§ **What you are asked to do**
Leaving the pictures aside, return the listing exactly as it appears.

§ **Records shown**
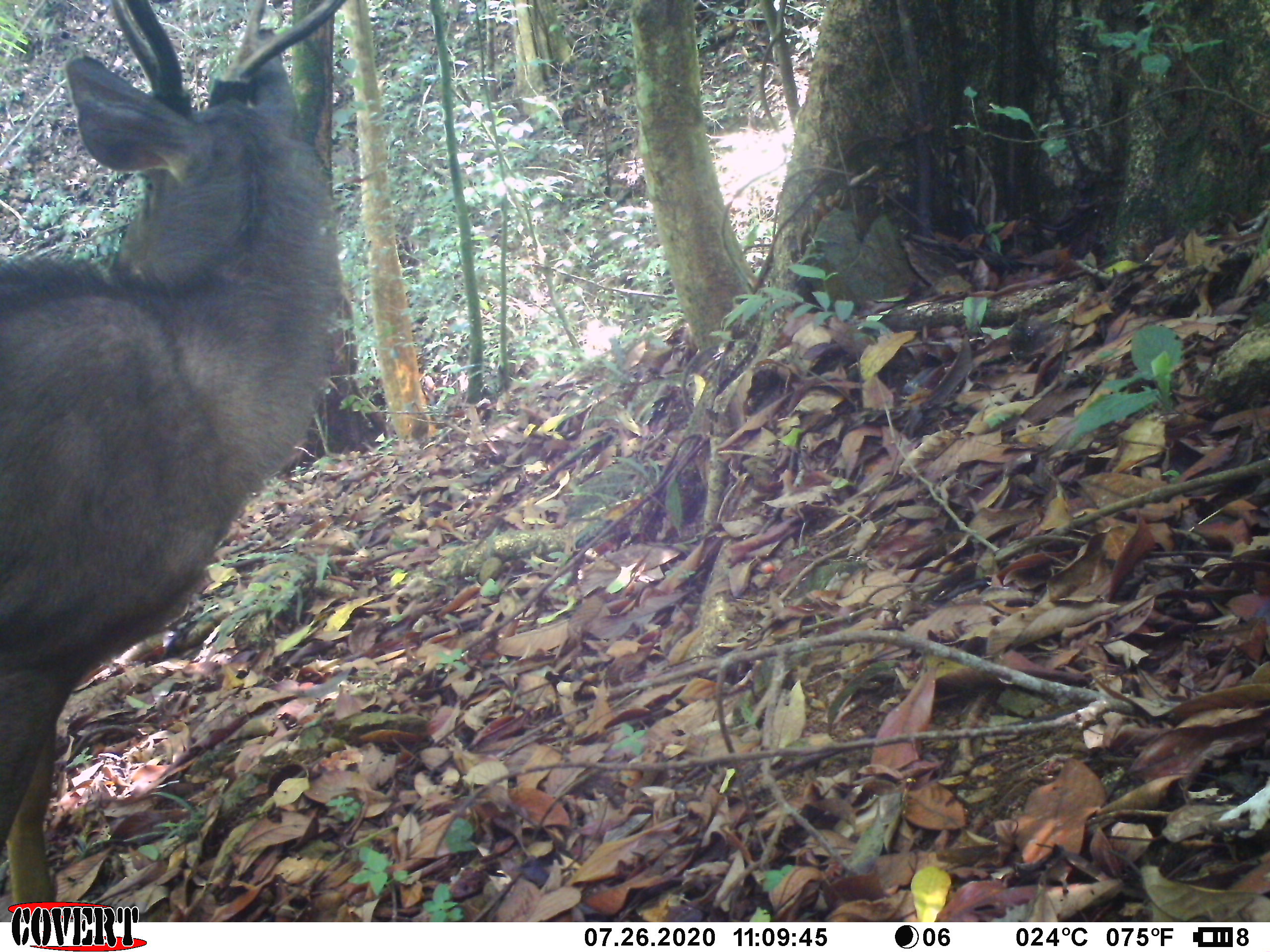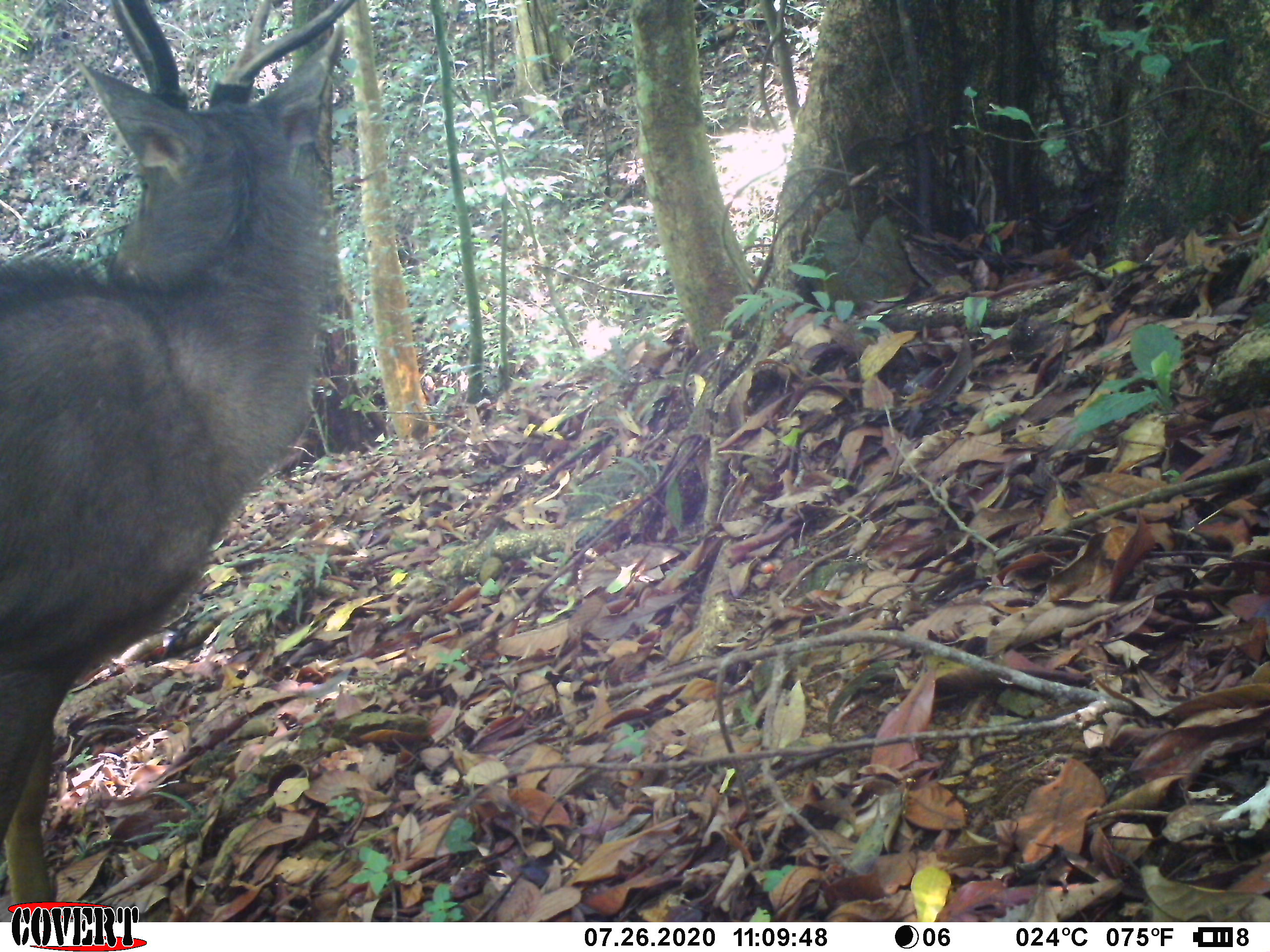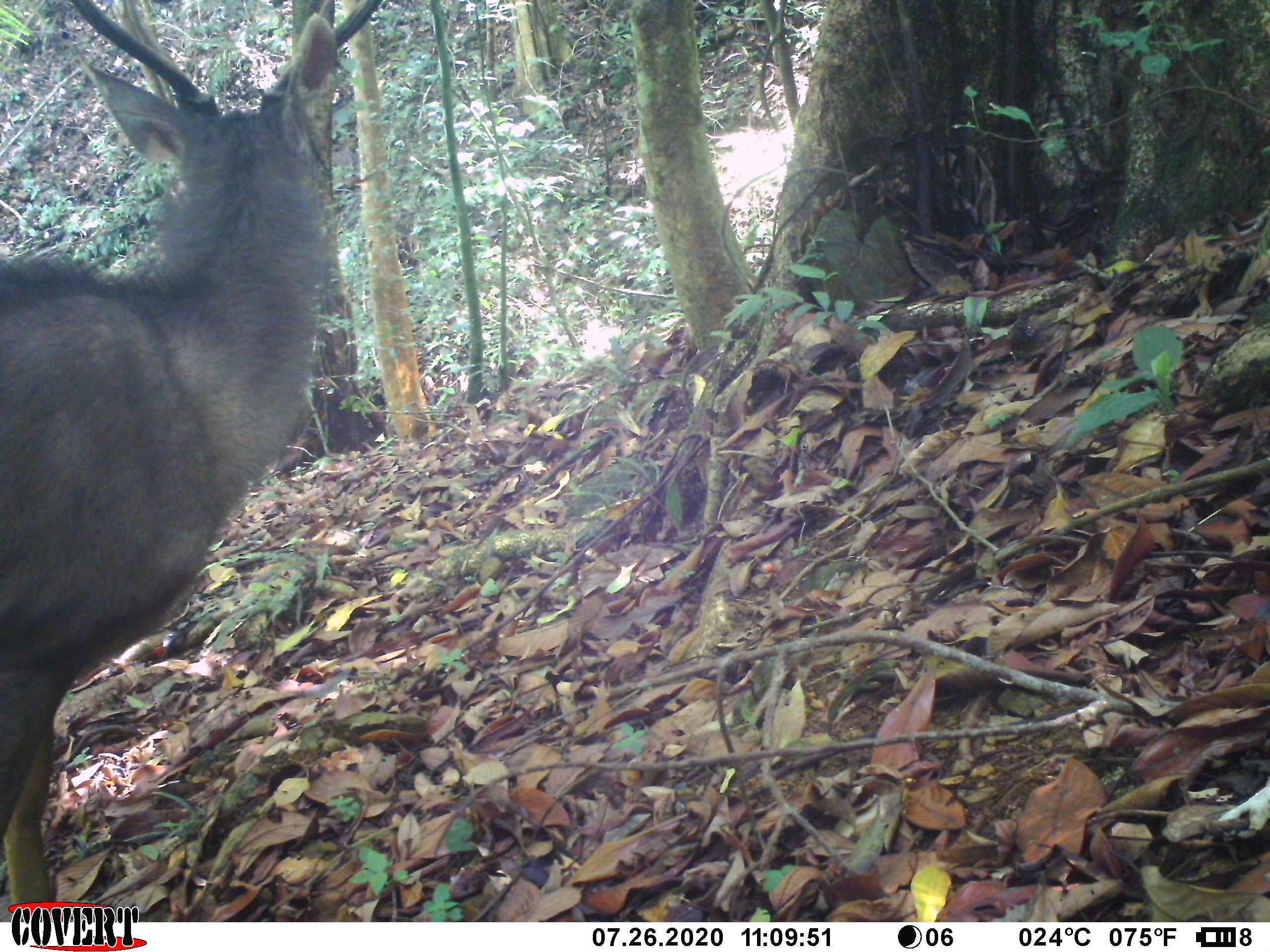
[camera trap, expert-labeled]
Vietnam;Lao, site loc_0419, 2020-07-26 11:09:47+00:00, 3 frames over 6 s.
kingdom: Animalia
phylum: Chordata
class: Mammalia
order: Artiodactyla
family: Cervidae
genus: Rusa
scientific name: Rusa unicolor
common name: sambar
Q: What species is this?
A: Sambar (Rusa unicolor).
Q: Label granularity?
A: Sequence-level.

§ **Solution for this problem**
[camera trap, expert-labeled]
Vietnam;Lao, site loc_0419, 2020-07-26 11:09:47+00:00, 3 frames over 6 s.
kingdom: Animalia
phylum: Chordata
class: Mammalia
order: Artiodactyla
family: Cervidae
genus: Rusa
scientific name: Rusa unicolor
common name: sambar
Q: What species is this?
A: Sambar (Rusa unicolor).
Q: Label granularity?
A: Sequence-level.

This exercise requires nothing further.